Instruction
Show each line of the entries below that contains the string "left". Case counts.

Extracted information
▶
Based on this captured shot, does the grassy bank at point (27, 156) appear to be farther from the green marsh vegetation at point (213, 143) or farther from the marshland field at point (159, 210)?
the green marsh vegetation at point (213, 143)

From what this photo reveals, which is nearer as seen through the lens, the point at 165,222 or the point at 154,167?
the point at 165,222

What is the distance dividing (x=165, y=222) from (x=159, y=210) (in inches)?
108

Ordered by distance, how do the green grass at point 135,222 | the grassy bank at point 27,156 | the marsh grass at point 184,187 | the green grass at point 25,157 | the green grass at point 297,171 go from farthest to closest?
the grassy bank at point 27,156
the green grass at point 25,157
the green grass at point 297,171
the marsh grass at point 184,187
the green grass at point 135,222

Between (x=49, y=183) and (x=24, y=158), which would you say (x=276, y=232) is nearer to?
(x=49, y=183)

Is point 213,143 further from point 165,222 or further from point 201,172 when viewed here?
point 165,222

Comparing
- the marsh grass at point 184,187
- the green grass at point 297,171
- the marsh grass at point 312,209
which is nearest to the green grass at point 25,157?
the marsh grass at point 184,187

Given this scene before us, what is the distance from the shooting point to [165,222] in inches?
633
◀
▶
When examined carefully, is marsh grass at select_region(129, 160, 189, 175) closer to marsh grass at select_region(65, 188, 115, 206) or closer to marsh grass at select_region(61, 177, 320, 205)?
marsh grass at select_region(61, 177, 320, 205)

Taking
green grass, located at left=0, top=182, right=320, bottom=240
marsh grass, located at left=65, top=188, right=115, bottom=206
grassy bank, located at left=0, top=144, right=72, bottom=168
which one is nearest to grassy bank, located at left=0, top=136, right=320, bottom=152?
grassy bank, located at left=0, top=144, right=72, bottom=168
◀
▶
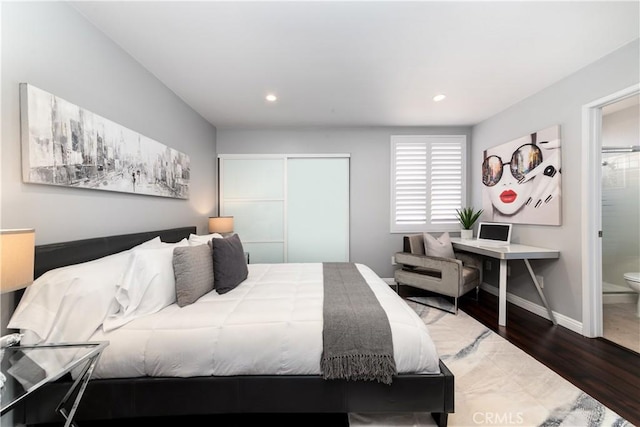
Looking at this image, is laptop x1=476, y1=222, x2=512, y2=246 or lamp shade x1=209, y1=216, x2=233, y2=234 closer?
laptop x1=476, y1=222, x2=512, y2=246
◀
Finished answer
green grass, located at left=0, top=182, right=320, bottom=240
marsh grass, located at left=65, top=188, right=115, bottom=206
grassy bank, located at left=0, top=144, right=72, bottom=168
which one is nearest to grassy bank, located at left=0, top=136, right=320, bottom=152?
grassy bank, located at left=0, top=144, right=72, bottom=168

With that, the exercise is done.